> **WHAT YOU HAVE TO DO**
Copy the lines below precisely as they appear, character for character, and omit the pictures from your answer.

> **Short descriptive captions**
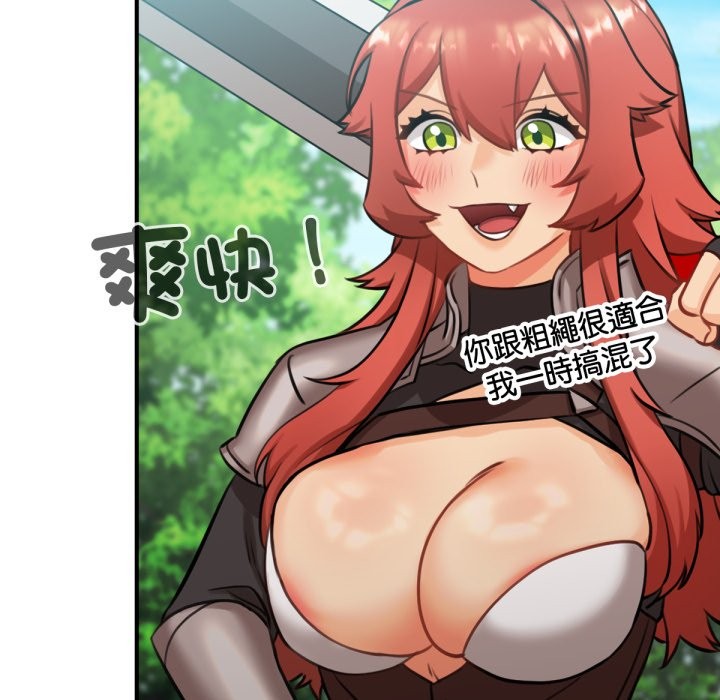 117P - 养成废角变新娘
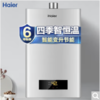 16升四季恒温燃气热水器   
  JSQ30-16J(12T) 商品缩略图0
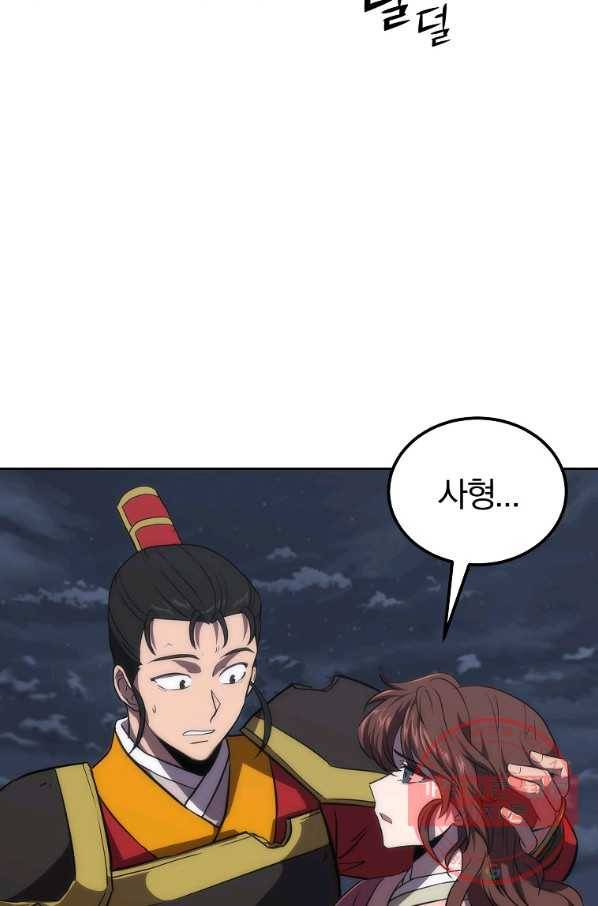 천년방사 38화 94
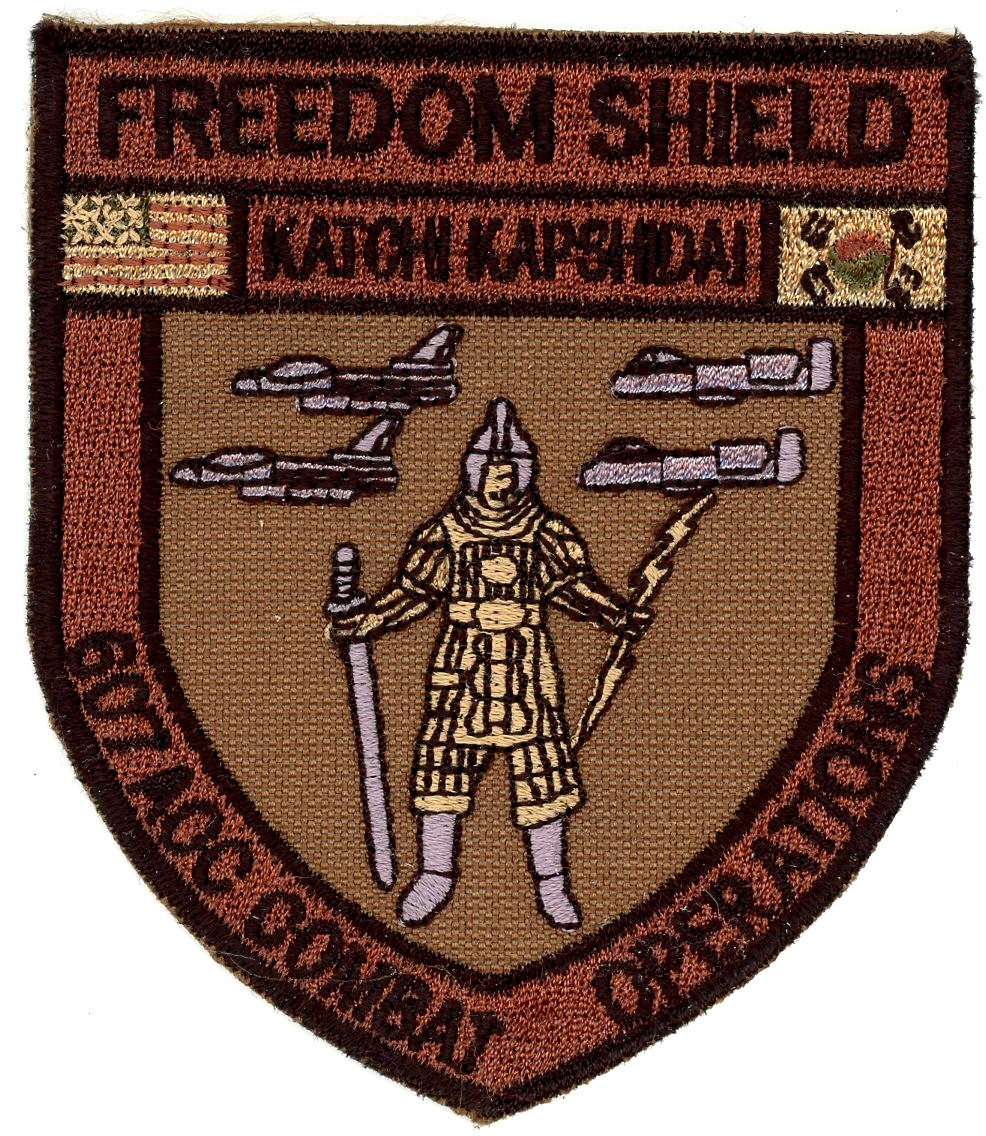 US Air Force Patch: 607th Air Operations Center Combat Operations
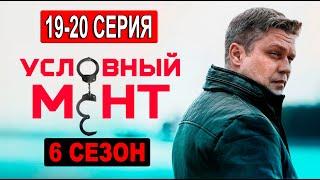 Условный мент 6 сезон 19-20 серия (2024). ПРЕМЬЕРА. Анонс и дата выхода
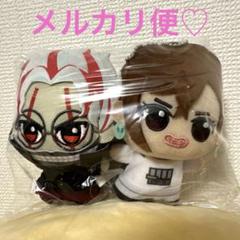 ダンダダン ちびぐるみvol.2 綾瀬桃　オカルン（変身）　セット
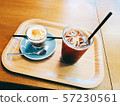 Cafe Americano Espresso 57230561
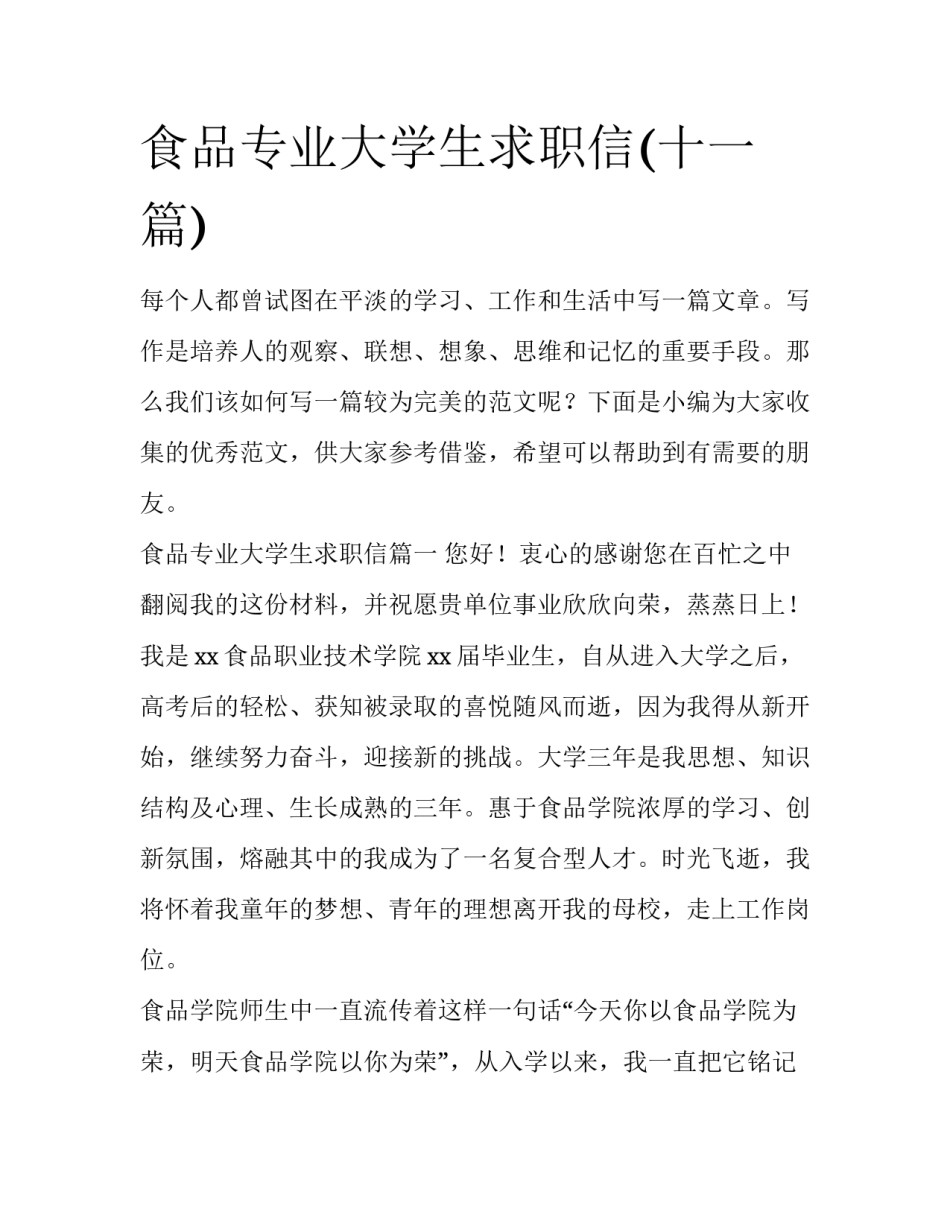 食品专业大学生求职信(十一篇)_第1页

> **TASK SOLUTION**
 117P - 养成废角变新娘
 16升四季恒温燃气热水器   
  JSQ30-16J(12T) 商品缩略图0
 천년방사 38화 94
 US Air Force Patch: 607th Air Operations Center Combat Operations
 Условный мент 6 сезон 19-20 серия (2024). ПРЕМЬЕРА. Анонс и дата выхода
 ダンダダン ちびぐるみvol.2 綾瀬桃　オカルン（変身）　セット
 Cafe Americano Espresso 57230561
 食品专业大学生求职信(十一篇)_第1页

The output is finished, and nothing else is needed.